In the entries below, find the string "Dynamic" and return each line holding it.

**** The data ****

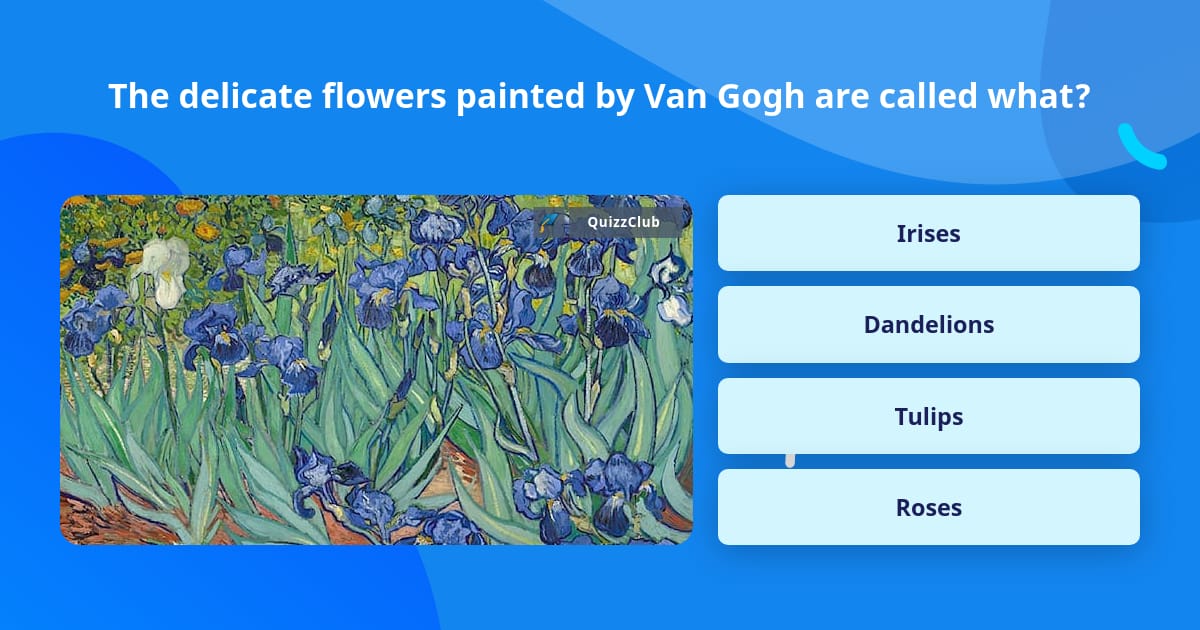 The delicate flowers painted by Van Gogh are called what?

QuizzClub

Irises

Dandelions

Tulips

Roses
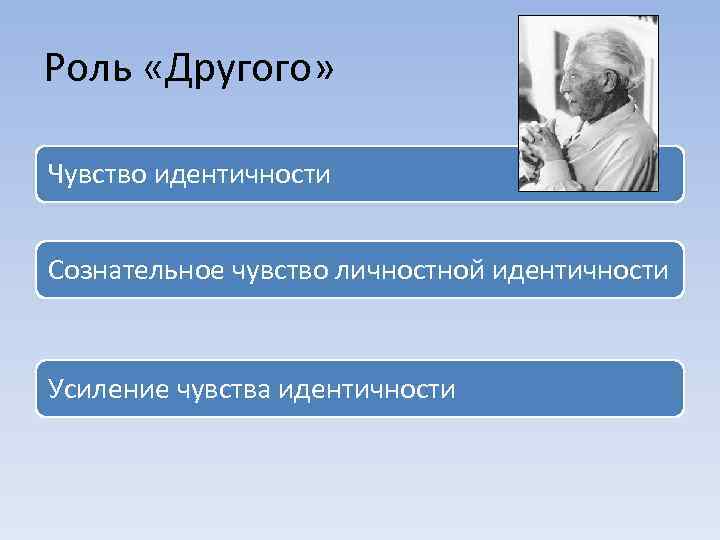 Роль «Другого»

Чувство идентичности

Сознательное чувство личностной идентичности

Усиление чувства идентичности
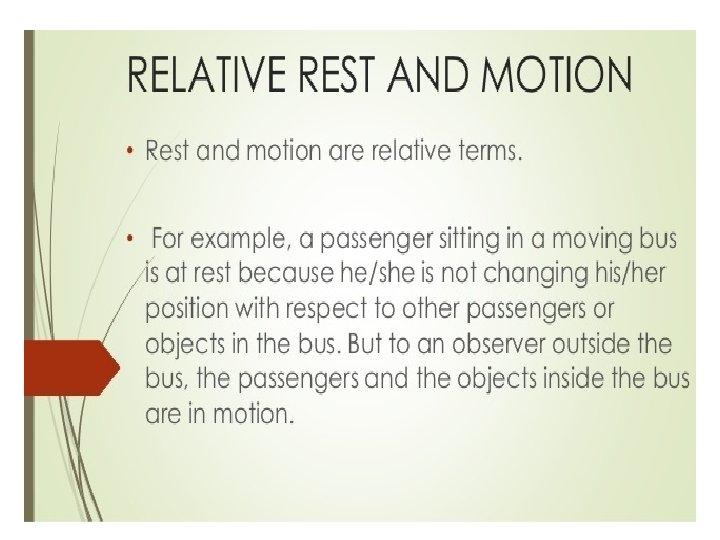 RELATIVE REST AND MOTION

• Rest and motion are relative terms.

• For example, a passenger sitting in a moving bus is at rest because he/she is not changing his/her position with respect to other passengers or objects in the bus. But to an observer outside the bus, the passengers and the objects inside the bus are in motion.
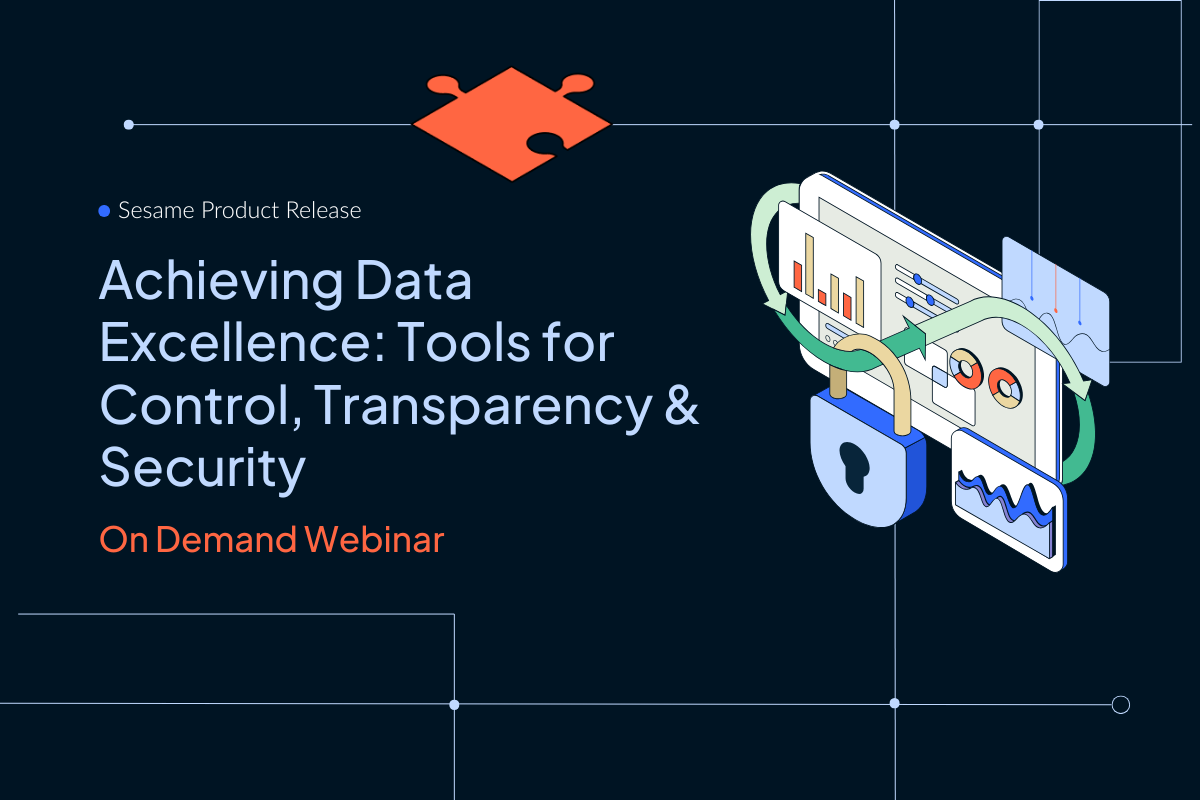 Sesame Product Release

Achieving Data Excellence: Tools for Control, Transparency & Security

On Demand Webinar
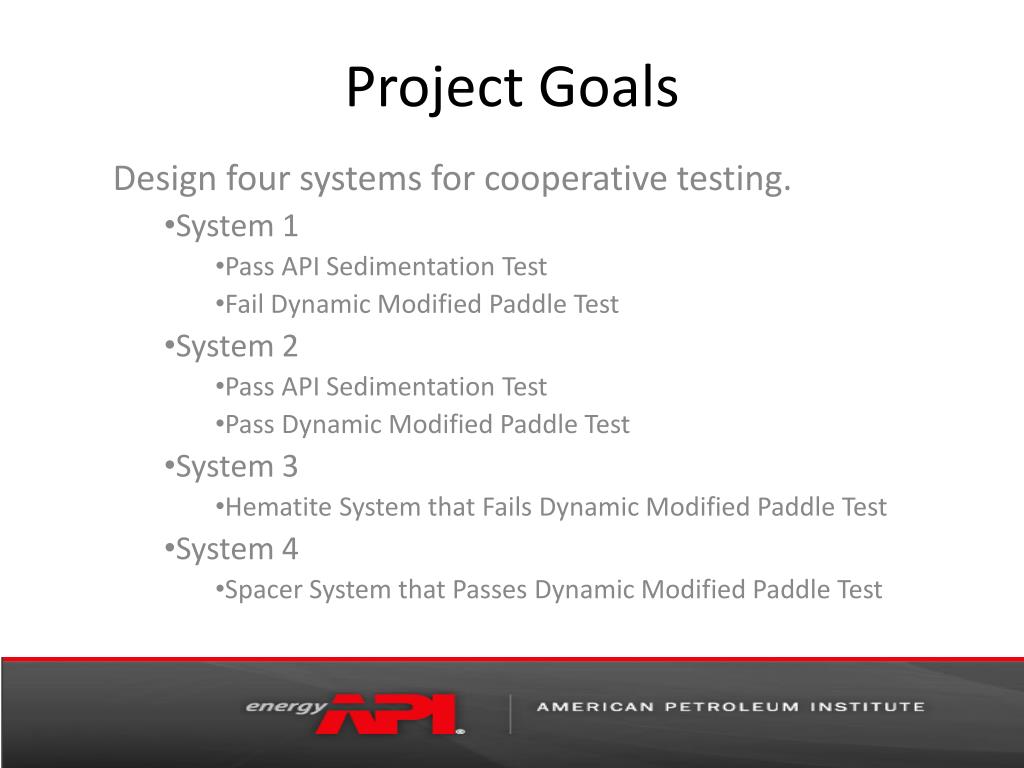 Project Goals

Design four systems for cooperative testing.

•System 1
•Pass API Sedimentation Test
•Fail Dynamic Modified Paddle Test
•System 2
•Pass API Sedimentation Test
•Pass Dynamic Modified Paddle Test
•System 3
•Hematite System that Fails Dynamic Modified Paddle Test
•System 4
•Spacer System that Passes Dynamic Modified Paddle Test

energy API

AMERICAN PETROLEUM INSTITUTE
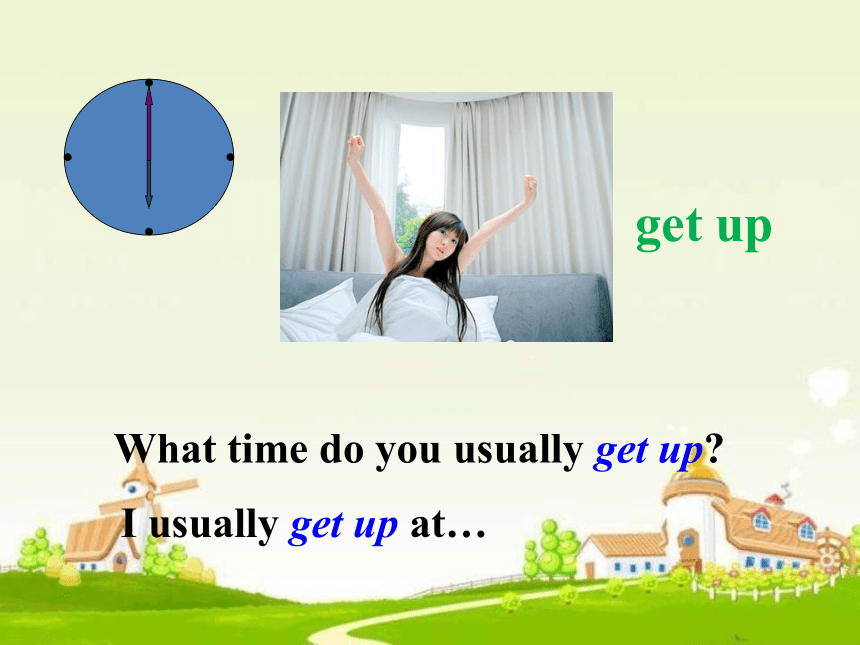 get up

What time do you usually get up?

I usually get up at…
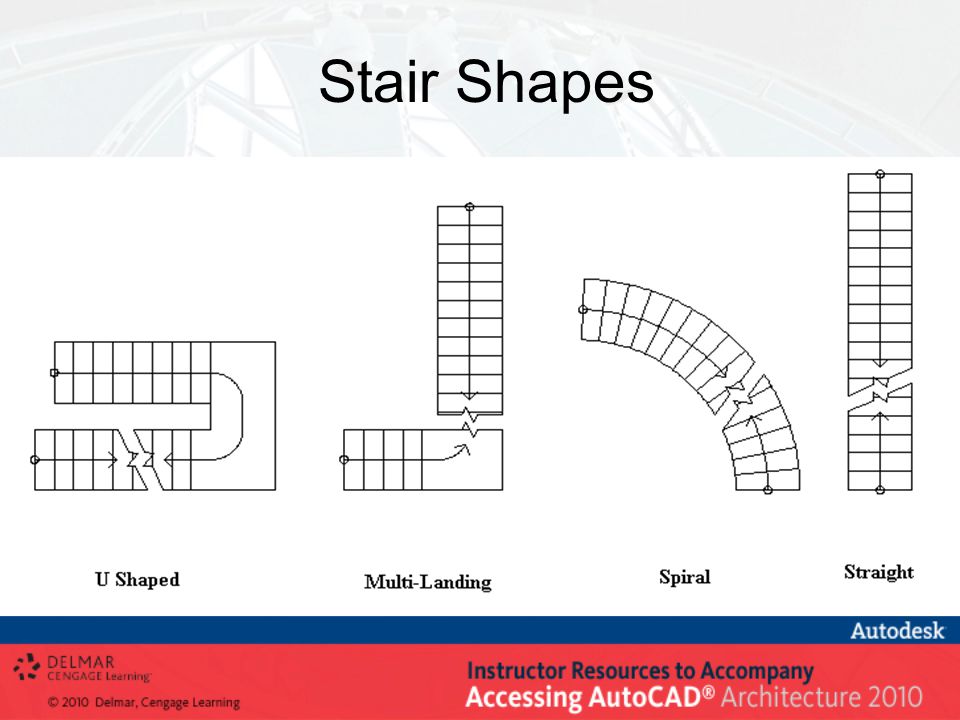 Stair Shapes

U Shaped

Multi-Landing

Spiral

Straight

Autodesk

DELMAR CENGAGE Learning

© 2010 Delmar, Cengage Learning

Instructor Resources to Accompany
Accessing AutoCAD® Architecture 2010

****

▶ **Expected output**
•Fail Dynamic Modified Paddle Test
•Pass Dynamic Modified Paddle Test
•Hematite System that Fails Dynamic Modified Paddle Test
•Spacer System that Passes Dynamic Modified Paddle Test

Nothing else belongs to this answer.